Ce destin rectifié par la conscience peut être appelé le
Destin N° 2. Il mérite le nom de destin et n'échappe pas pour autant au déterminisme général, puisque l'aptitude au redressement volontaire, les rencontres avec la révélation et influences étrangères, etc... sont inscrites à titre de possibilités dans le Destin N° 1.

Le
Destin N° 3 procède d'une considération beaucoup plus complexe une image nous la fera saisir. En mathématiques, on admet qu'un phénomène est soumis aux lois générales de la probabilité lorsqu'il est conditionné par plus de quatre facteurs prépondérants indépendants. C'est-à-dire qu'à l'échelle humaine, l'enchaînement des causes et des conséquences n'apparaît avec clarté que dans des limites étroites.

De même, dans l'ordre des faits humains, les prédispositions bio-psychiques d'une part, les interventions volontaires d'autre part, ne constituent qu'une petite part des influences qui interviennent dans une vie. C'est dire que la vie telle qu'elle se déroule en fait est la résultante à la fois des prédispositions bio-psychiques personnelles, des interventions volontaires, des courants collectifs, des faits sociaux, des coordonnées générales d'une civilisation, des courants épidémiques, etc... C'est la résultante de tous ces facteurs qui correspond au
Destin N° 3.

Quant aux rapports qu'entretiennent ces trois destins, ils sont faciles à comprendre. Voici un homme, vivant au dix-neuvième siècle en milieu chrétien. Ses prédispositions bio-psychiques indiquent qu'il a le goût de l'aventure et des voyages, une forme d'esprit qui le rend accessible à la pensée arabe et orientale, un foie déficient ou vulnérable. Le fait qu'on lui révèle ces caractéristiques est aussi inscrit dans le
Destin N° 1 s'il est bien lu.

### Données extraites
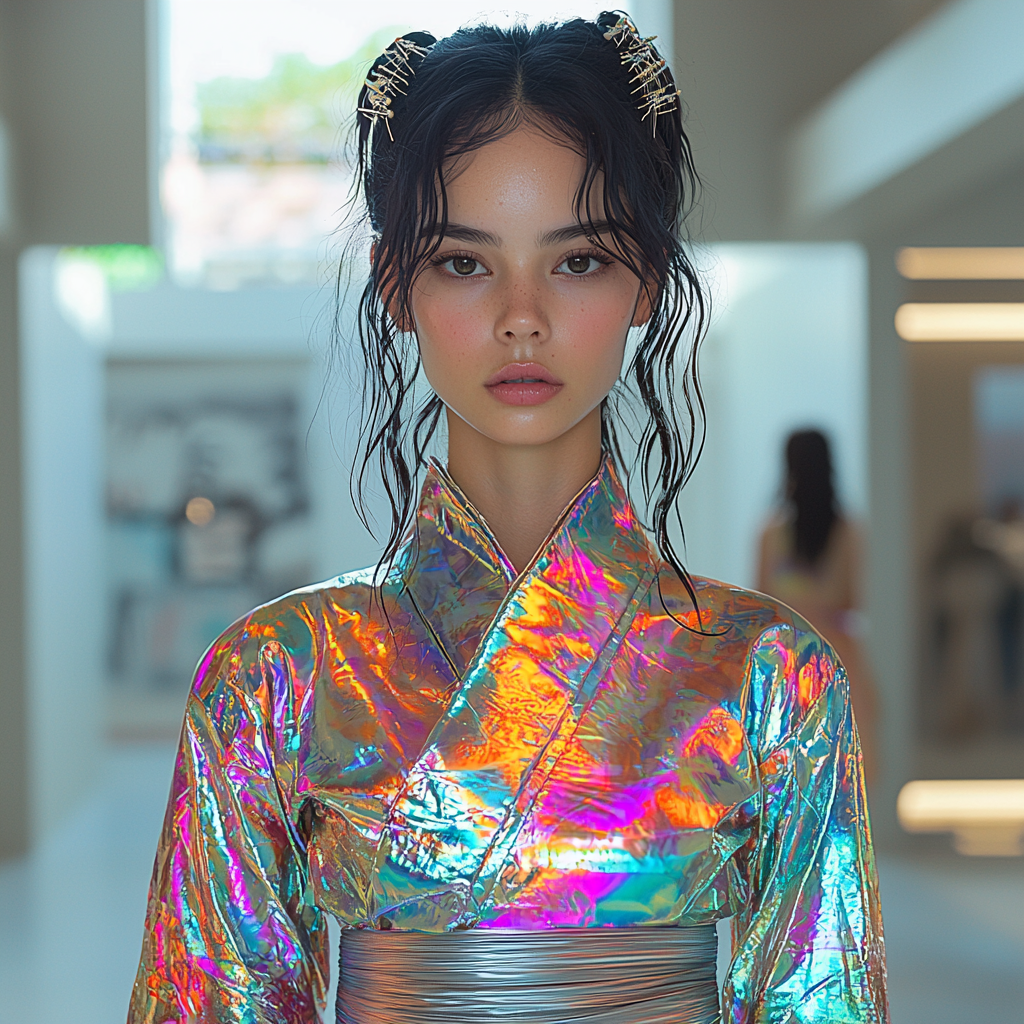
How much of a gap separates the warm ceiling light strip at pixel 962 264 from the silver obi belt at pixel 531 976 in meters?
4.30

--

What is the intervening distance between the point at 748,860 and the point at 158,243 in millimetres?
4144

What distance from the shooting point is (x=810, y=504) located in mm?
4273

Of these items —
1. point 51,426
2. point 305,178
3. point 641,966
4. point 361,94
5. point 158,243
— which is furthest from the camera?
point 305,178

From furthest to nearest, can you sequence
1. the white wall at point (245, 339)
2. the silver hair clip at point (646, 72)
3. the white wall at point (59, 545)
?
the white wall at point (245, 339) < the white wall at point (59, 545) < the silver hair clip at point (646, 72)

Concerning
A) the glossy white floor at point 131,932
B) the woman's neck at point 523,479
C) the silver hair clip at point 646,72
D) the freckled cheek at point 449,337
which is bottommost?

### Votre travail
**a)** Dites si chacune des affirmations suivantes concorde avec l'extrait sur les trois destins, en répondant par oui ou par non et en citant les mots du texte qui tranchent. (i) Le Destin N° 2 échappe au déterminisme général. (ii) En mathématiques, un phénomène relève des lois générales de la probabilité lorsqu'il dépend de plus de quatre facteurs prépondérants indépendants. (iii) L'homme pris pour exemple vit au dix-huitième siècle.
**b)** Poursuivez l'extrait sur les trois destins à partir de sa dernière phrase.

### Résultats attendus
**a)**
(i) Non : « Il mérite le nom de destin et n'échappe pas pour autant au déterminisme général ».
(ii) Oui : « on admet qu'un phénomène est soumis aux lois générales de la probabilité lorsqu'il est conditionné par plus de quatre facteurs prépondérants indépendants ».
(iii) Non : « Voici un homme, vivant au dix-neuvième siècle en milieu chrétien ».

**b)**
Il rencontrera effectivement l'occasion de partir en Orient et s'intéressera à la civilisation arabe — tout en évitant les excès et les imprudences parce qu'il sait avoir le foie fragile.
Le
Destin N° 3, depuis l'origine comportait la suite de l'histoire, à savoir que notre homme est atteint par la fièvre jaune, en dépit de toutes ses précautions. Il en meurt. En fait, cette mort était indiquée dans son Destin N° 1 et, à ce titre, on peut remarquer qu'il n'y a aucune différence entre la mort naturelle et la mort accidentelle.

Les animaux qui sentent leur fin prochaine ont les mêmes comportements, que cette fin soit médicale ou violente. Les hommes, eux aussi, ont, dans quelques cas privilégiés, la prescience de leur mort, qu'elle soit tout à fait accidentelle (prémonitions de soldats au front) ou naturelle (l'attitude du malade qui « ne s'en sortira pas »). Encore que tout le monde n'ait pas la faculté de ressentir à l'avance ce qui va se produire, il faut admettre que cette prescience purement inconsciente est inscrite quelque part et peut s'exprimer par des signes. D'une manière générale, le caractère naturel ou accidentel des événements d'une vie ne modifie en rien la manière dont ces événements s'inscrivent dans l'inconscient individuel et cosmique et dans les signes qui les manifestent.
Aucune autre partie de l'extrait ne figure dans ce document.